I waited outside as Parish made a last walk through her father's palazzo. She hadn't plans to sell it because she preferred to live in Venice, but we intended to spend a few months together traveling. The funeral had been a few days ago. I had been forced to concoct a lie of silence in response to Parish's question about her father's soul by giving her a nod and a kiss to her forehead.

Easier that way, than to explain what I'd seen in Reichardt, the soul bringer's, eyes. He had collected a dark soul stained with much sin. It mattered little that Lanzo Marazetti had gotten his soul restored. Once blackened, there's no going back.
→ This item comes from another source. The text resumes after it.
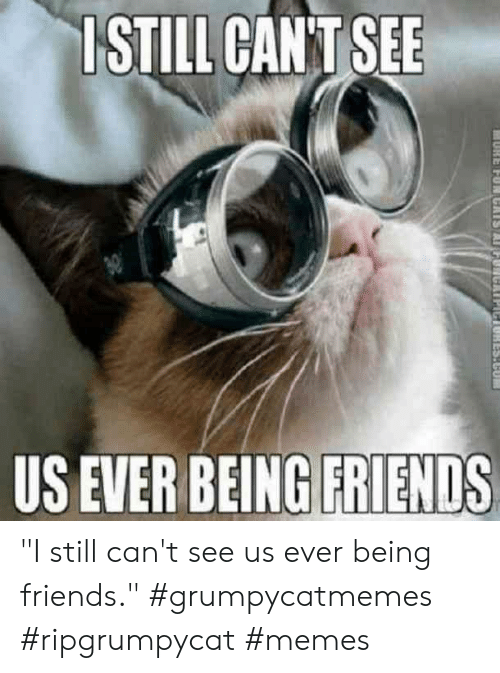 """Friends, Memes, and Still: ISTILL CANT SEE  US EVER BEING FRIENDS  1ES.CU """"I still can't see us ever being friends."""" #grumpycatmemes #ripgrumpycat #memes"""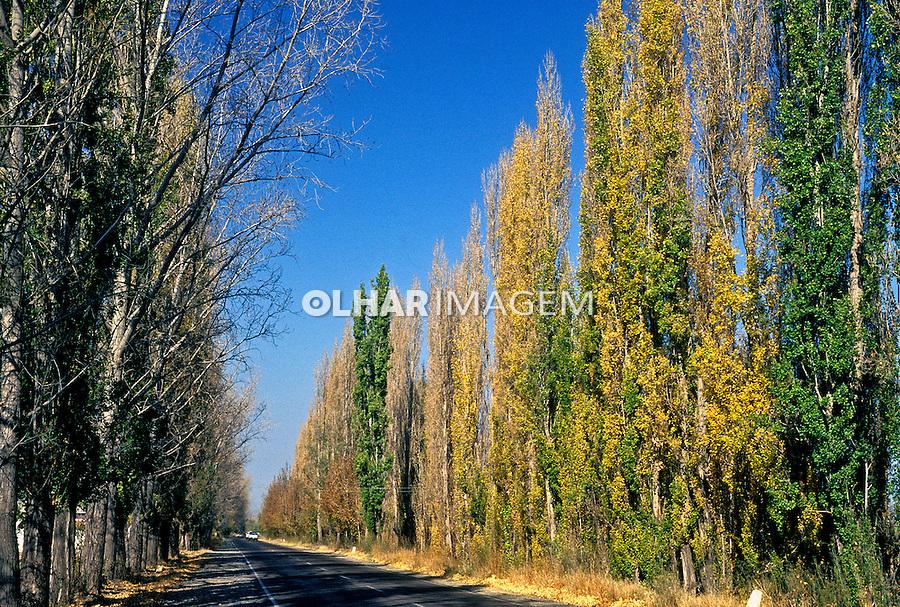 Estrada em Mendoza. Argentina. 1997. Foto de Ricardo Azoury.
I knew Parish suspected the same, but we would not discuss it. It was better that way because neither of us can know anything for certain. Look at me: my origin was angel, I'd been changed to demon, and I was now pitifully mortal.

Never expected any of that. Destiny was a crock.

And yet, destiny had somehow lured us together, and for that, I would be forever grateful.

When my tiny vixen appeared and locked the front door, she turned a bright smile to me, and my heart expanded. I know now that I had felt love toward Parish when in demon form. Because my heart felt the same way now, but even more, greater, brighter, if that was possible. This was love.

Opening my arms, I tucked her close and led us down the street to the hotel where she'd wanted to stay away from the memories of her father. It was close to midnight and streetlights reflected across the white bedsheets. I pressed a kiss behind her ear where she smelled like roses, and whispered, as sweetly as I could manage, "Nothing."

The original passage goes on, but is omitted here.